The research revealed that the majority of CSPs are highly committed to virtualizing their networks, with 70 percent planning to virtualize some if not all of their messaging platforms over the next four years.  In terms of which messaging services were brought online when, SMS was a clear leader, with more than a quarter (27%) considering it a priority for migration to an NFV-based virtualized platform. Spam and Fraud messaging control was next on the list at 22 percent, followed by IP messaging at 21 percent.

These findings indicate how CSPs are looking to virtualize their most heavily used services first, such as SMS, before aligning the launch of new offerings, such as IP-based Rich Communication Services (RCS), or what the GSMA refers to as “advanced messaging” with deployments in NFV.

Those services that had suffered the biggest and most irrevocable hits from OTT applications were – perhaps understandably – lower priorities. Indeed, almost a third of CSPs (31%) said they had no plans to virtualize MMS messaging yet, for example.


Product interworking, orchestration, and migration complexity were identified as being some of the biggest barriers to NFV implementation.  Orchestration appears to be particularly problematic, with over a half of the survey’s respondents (55%) conceding that, while they would like to employ a single Management and Orchestration (MANO) architectural framework, it would be difficult to achieve.

The main concern is that to do so would force CSPs to deploy a number of vendor-specific virtual network function (VNF) orchestrators, adding both cost and complexity into any virtualization migration. As a result, approximately seven percent of respondents planning to use a single MANO orchestrator could set the standard for what’s realistically achievable over the next few years.

Preferences within the industry are currently divided between whether VMware or OpenStack makes the best possible cloud orchestration framework for an NFV environment although, following some initial skepticism, OpenStack is beginning to gain real credibility in the marketplace as a carrier-grade framework. What is clear though, is that given the continued demand for VMware, the increased interest in OpenStack and, to a lesser extent, in Microsoft Azure, any solution needs to be agnostic in its support for different orchestration and virtualization environments in order to maximize the commercial opportunities available to CSPs.

Cultural challenges and business case definitions were identified as the top business challenges an organization can face regarding NFV implementation.

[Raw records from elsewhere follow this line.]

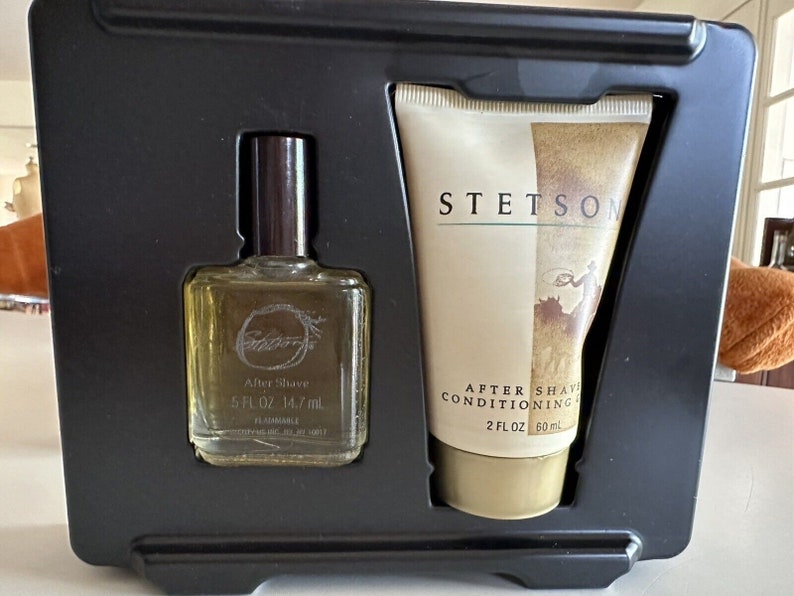 May include: A black gift box set containing a clear glass bottle of aftershave with a brown cap and a white tube of aftershave conditioner. The aftershave bottle has the text "After Shave 5 FL OZ 14.7 ml" and the conditioner tube has the text "STETSON AFTER SHAVE CONDITIONING 2 FL OZ 60 ml".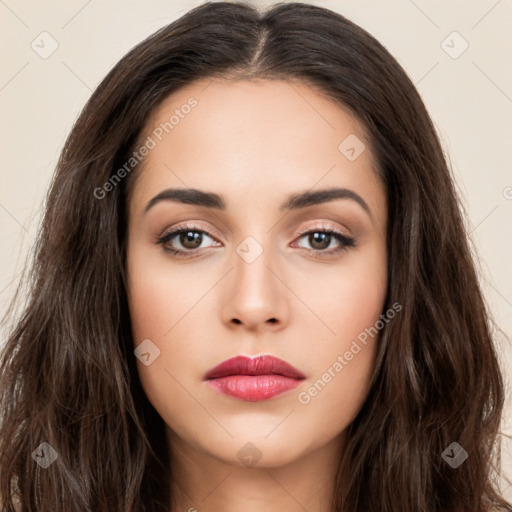 Neutral white young-adult female with long  brown hair and brown eyes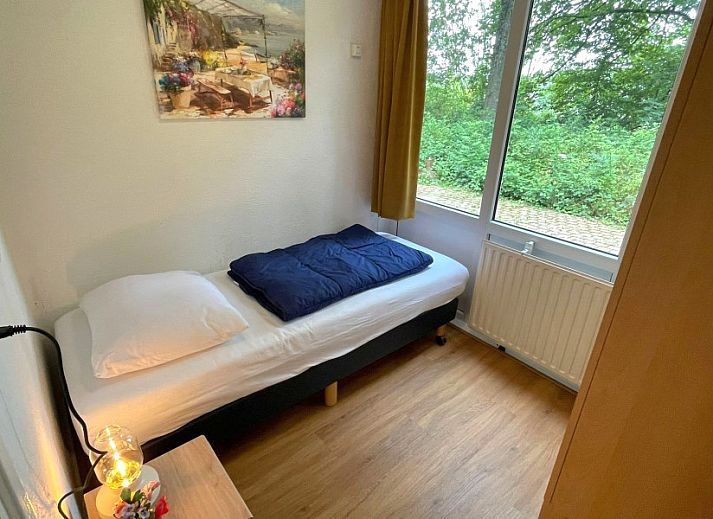 Buitenzijde van Butterflies vakantiehuis in Simpelveld, Zuid Limburg met terras en groene omgeving voor ontspanning.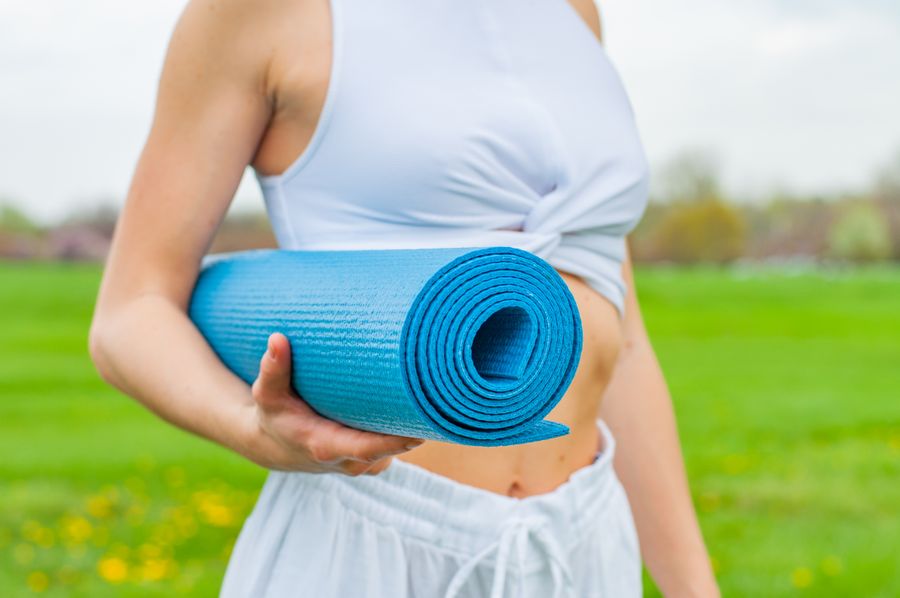 Woman holding a rolled yoga mat, ready to carry it to a session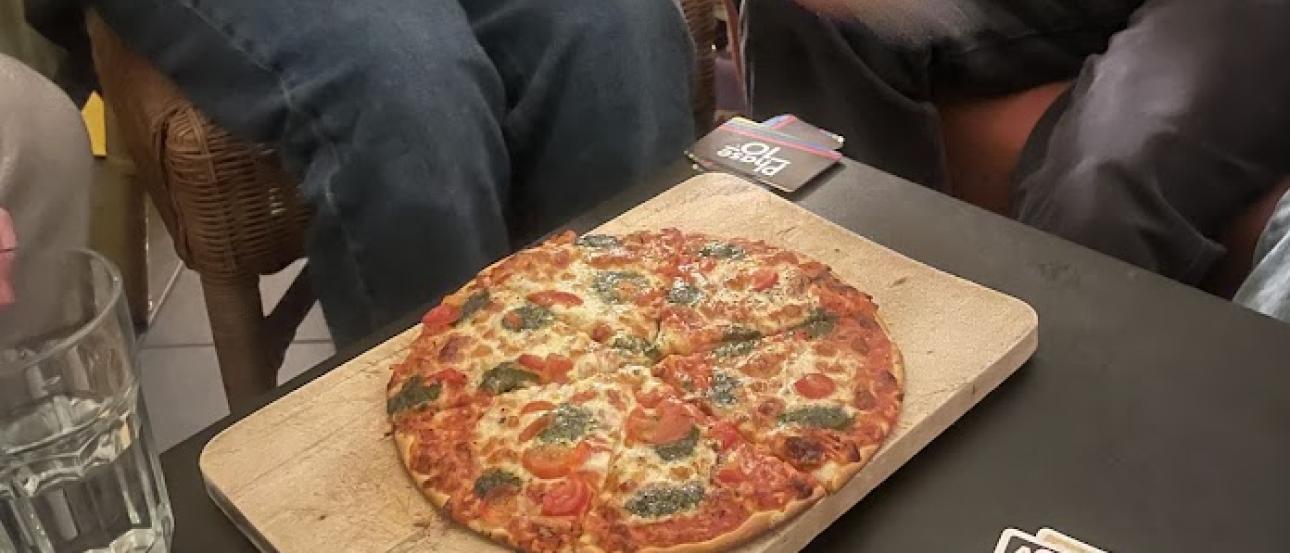 People playing Phase 10 and eating pizza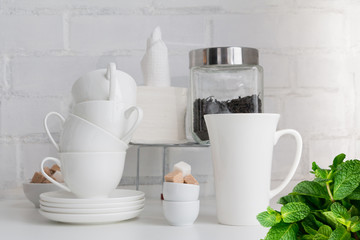 Tea drink concept. Piece of cafe, restaurant interior with teapot, tea cups, sugar cubes, tea leaves, paper napkins, saucers on white board against white brick wall with a bunch of green fresh mint.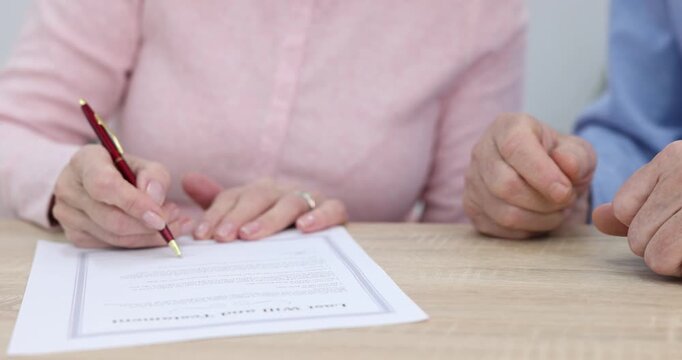 Senior couple signing Last Will and Testament at wooden desk indoors, closeup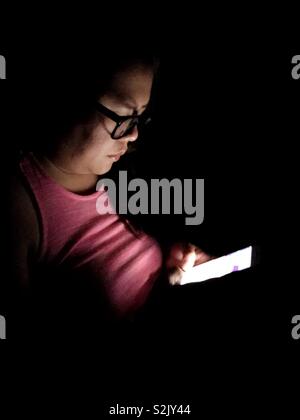 Lady using her smartphone in the dark. Stock Photo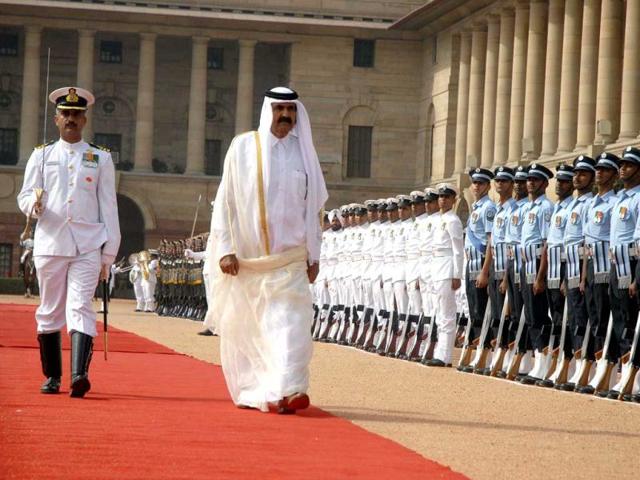 Emir of the State of Qatar, Sheikh Hamad Bin Khalifa Al-Thani inspects a guard of honour during a ceremonial reception at Rashtrapati Bhavan in New Delhi.
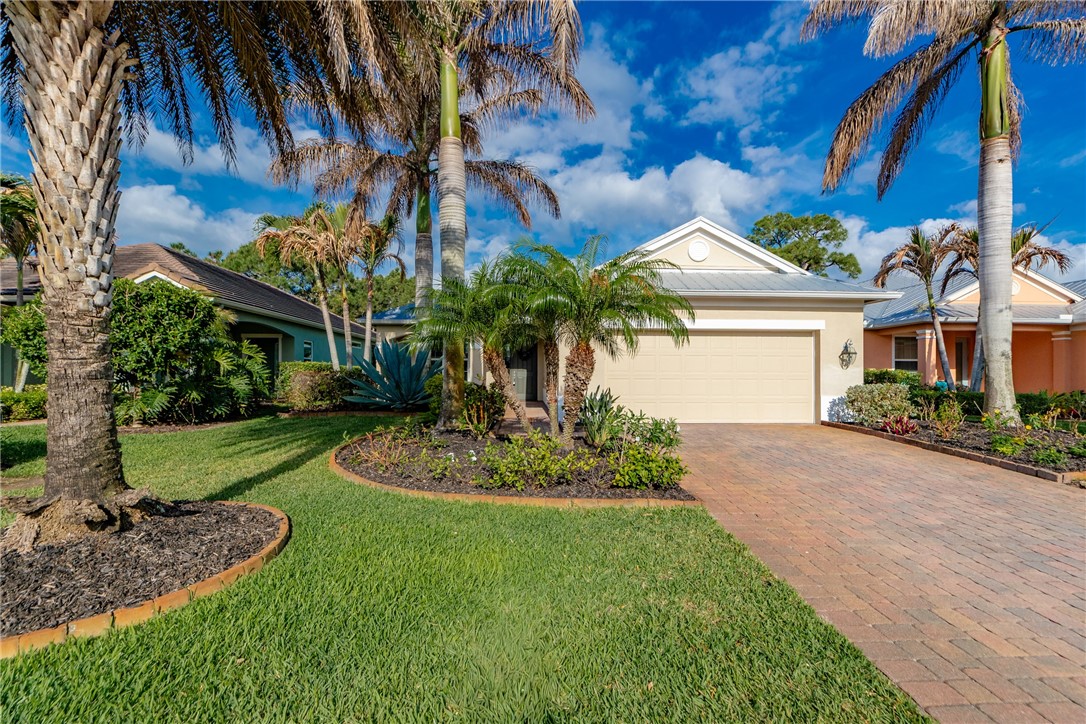 239 11th Square Southwest Vero Beach, FL 32962 - Photo 3 of 36 a front view of a house with a garden and a yard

When it comes to an organization’s culture, the main challenge tends to stem from the inevitable power struggle over where the responsibility lies. Decisions will need to be made as to whether the network team, the value-added services team, or the IT department is responsible for the service implementation and delivery, and who is ultimately in charge of managing the budget, the platform, and the day to day maintenance.

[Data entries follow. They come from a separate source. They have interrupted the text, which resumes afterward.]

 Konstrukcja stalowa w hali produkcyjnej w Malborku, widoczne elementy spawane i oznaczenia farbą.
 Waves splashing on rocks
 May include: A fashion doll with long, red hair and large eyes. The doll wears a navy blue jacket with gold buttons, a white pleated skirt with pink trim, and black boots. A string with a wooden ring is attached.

The shift to virtualized messaging platforms is likely to be gradual, as CSPs test and launch their systems, often tweaking them for new services. Being able to more quickly offer and launch new messaging services to subscribers as a result of virtualization will, however, not only help CSPs to better compete with OTT offerings, but also enable them to benefit from new revenue streams, and from potentially greater customer satisfaction and loyalty.

As CSPs continue to shift their focus toward bigger platforms that will, in the long run, deliver them the biggest operational and cost benefits, paying attention to NFV now will be to everyone’s advantage.